“Young woman, you are impertinent,” he said, drawing his shoulders upward and his neck inward very much like a corpulent turtle in a state of exasperation. He was laughable. Carmel smiled and he saw the derision in her eyes. It must have been maddening to a man accustomed for years to deference and to adulation—maddening and not to be understood. “I have warned you,” he said. “My patience nears the breaking point.”
“And then?” Carmel asked.
For the first time she saw the man, the real Abner Fownes. Lines, cultivated by years of play-acting in a character part, disappeared from his face. His chins seemed to decrease in number; his cheeks to become less pudgy; his eyes less staring and fatuous. His jaw showed strong and ruthless; his eyes turned cold and deadly and intelligent. She saw in him a man capable of planning, of directing, of commanding other men—a man who would pause before no obstacle, a man whose absurd body was but a convenient disguise for a powerful, sinister personality. He was no longer ridiculous; he was dangerous, impressive.
“Miss Lee,” he said, “for reasons of your own you have gone out of your way to antagonize me.... I was attracted to you. I would have been your friend. I credited you with brains and ability. I would even have made you Mrs. Fownes.... You would have been a credit to me as my wife—I believed. But you are not intelligent. You are very foolish.”
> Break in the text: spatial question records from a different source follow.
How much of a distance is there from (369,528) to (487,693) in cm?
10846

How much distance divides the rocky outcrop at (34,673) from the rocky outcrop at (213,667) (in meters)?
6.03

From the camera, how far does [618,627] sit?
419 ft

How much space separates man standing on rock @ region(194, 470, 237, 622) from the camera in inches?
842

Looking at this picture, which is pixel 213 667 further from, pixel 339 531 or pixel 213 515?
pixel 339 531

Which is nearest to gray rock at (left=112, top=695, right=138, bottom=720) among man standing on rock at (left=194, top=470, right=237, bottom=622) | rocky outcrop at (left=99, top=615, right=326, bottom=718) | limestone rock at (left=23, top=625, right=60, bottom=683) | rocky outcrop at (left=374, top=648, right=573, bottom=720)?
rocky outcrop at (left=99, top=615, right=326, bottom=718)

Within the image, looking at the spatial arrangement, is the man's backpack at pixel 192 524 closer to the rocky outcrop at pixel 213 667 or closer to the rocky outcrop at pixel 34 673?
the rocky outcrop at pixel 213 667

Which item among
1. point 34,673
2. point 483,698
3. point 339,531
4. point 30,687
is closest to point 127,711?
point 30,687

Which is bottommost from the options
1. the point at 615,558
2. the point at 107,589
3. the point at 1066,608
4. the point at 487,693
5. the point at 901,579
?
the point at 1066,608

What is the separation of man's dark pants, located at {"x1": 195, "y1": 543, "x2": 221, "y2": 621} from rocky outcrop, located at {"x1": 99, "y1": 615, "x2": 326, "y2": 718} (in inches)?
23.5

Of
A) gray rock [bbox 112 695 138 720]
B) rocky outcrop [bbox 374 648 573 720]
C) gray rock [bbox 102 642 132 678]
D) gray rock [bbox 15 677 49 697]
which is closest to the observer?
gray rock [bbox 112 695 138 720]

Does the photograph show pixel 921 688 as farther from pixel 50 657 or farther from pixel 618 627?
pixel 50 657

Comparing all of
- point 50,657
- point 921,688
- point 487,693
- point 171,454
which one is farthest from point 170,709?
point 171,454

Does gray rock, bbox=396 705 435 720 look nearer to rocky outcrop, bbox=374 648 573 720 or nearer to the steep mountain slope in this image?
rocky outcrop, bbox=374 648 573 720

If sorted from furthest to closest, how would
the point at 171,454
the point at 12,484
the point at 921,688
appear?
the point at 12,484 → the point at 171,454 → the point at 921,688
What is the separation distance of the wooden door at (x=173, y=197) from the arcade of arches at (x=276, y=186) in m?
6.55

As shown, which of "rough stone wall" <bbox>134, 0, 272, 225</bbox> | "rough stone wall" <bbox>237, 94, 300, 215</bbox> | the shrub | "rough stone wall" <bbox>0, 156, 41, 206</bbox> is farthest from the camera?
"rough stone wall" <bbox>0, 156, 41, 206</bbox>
There was no threat, no rancor. There was even a certain courtesy and dignity in his manner, but it frightened her more than rage and bluster could have done. It was the manner of one who has made up his mind. His eyes held her eyes, and a feeling of helplessness spread over her like some damp, cold wrapping.
“If you do not return to Gibeon,” he said, “I will forget your antagonism.”
“What are you saying?”
“Your presence in Gibeon has become an annoyance. If you do not return—it will be wise.”
“Not return!... To Gibeon, and to the Free Press! You are absurd.”
“In a few days there will be no Free Press,” he said.